begin Excerpt
‘Keret House’: world’s narrowest abode opens doors in Warsaw

Etgar Keret, the celebrated Israeli author, on Friday unveiled Keret House billed as the world’s narrowest abode and destined to become a home away from home for artists in an area of the Polish capital that was the Warsaw Ghetto during the Holocaust.

The brain child of Polish architect Jakub Szczesny, this rectangular metal-framed capsule wedged between two housing blocks is just a little over two feet wide at its narrowest point, expanding to a total four (72-122 centimetres).

Both of Keret’s parents were Polish Jews who survived the Holocaust, his father hiding in a closet likely the width of the new art-house.

“For me personally because of my background, my mother being the sole survivor from my family from the Warsaw Ghetto, it feels like some sort of virtual homecoming,” Keret, 45, told reporters Friday in the Polish capital as he unveiled the world’s narrowest home.
end Excerpt
## [Goal 1]
Copy everything in the Keret House article from "Etgar Keret, the" down to "the new art-house.".
The article and the records have no connection to each other.
begin Provided records
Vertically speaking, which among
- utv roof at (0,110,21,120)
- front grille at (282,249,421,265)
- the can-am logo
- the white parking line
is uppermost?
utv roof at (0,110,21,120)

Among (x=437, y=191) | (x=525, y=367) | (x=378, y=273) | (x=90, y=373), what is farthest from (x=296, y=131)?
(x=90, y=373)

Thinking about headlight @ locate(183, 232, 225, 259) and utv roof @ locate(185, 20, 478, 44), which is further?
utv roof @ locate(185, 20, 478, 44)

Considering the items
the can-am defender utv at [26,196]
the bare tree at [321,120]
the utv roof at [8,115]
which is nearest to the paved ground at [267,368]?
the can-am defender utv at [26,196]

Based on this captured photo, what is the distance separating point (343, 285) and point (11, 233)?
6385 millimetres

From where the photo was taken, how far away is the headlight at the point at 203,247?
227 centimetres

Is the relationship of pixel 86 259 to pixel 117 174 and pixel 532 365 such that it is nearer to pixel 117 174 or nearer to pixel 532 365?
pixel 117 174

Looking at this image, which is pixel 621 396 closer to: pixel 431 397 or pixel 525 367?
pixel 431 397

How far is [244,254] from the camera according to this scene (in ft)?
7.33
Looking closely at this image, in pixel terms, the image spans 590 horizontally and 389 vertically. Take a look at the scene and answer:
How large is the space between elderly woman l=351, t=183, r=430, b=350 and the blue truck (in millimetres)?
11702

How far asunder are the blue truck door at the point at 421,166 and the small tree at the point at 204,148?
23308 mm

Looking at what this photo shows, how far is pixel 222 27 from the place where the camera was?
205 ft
end Provided records
## [Goal 2]
Repeat the records verbatim, from their start down through the line containing "227 centimetres".

## [Correct answer 1]
Etgar Keret, the celebrated Israeli author, on Friday unveiled Keret House billed as the world’s narrowest abode and destined to become a home away from home for artists in an area of the Polish capital that was the Warsaw Ghetto during the Holocaust.

The brain child of Polish architect Jakub Szczesny, this rectangular metal-framed capsule wedged between two housing blocks is just a little over two feet wide at its narrowest point, expanding to a total four (72-122 centimetres).

Both of Keret’s parents were Polish Jews who survived the Holocaust, his father hiding in a closet likely the width of the new art-house.

## [Correct answer 2]
Vertically speaking, which among
- utv roof at (0,110,21,120)
- front grille at (282,249,421,265)
- the can-am logo
- the white parking line
is uppermost?
utv roof at (0,110,21,120)

Among (x=437, y=191) | (x=525, y=367) | (x=378, y=273) | (x=90, y=373), what is farthest from (x=296, y=131)?
(x=90, y=373)

Thinking about headlight @ locate(183, 232, 225, 259) and utv roof @ locate(185, 20, 478, 44), which is further?
utv roof @ locate(185, 20, 478, 44)

Considering the items
the can-am defender utv at [26,196]
the bare tree at [321,120]
the utv roof at [8,115]
which is nearest to the paved ground at [267,368]?
the can-am defender utv at [26,196]

Based on this captured photo, what is the distance separating point (343, 285) and point (11, 233)?
6385 millimetres

From where the photo was taken, how far away is the headlight at the point at 203,247?
227 centimetres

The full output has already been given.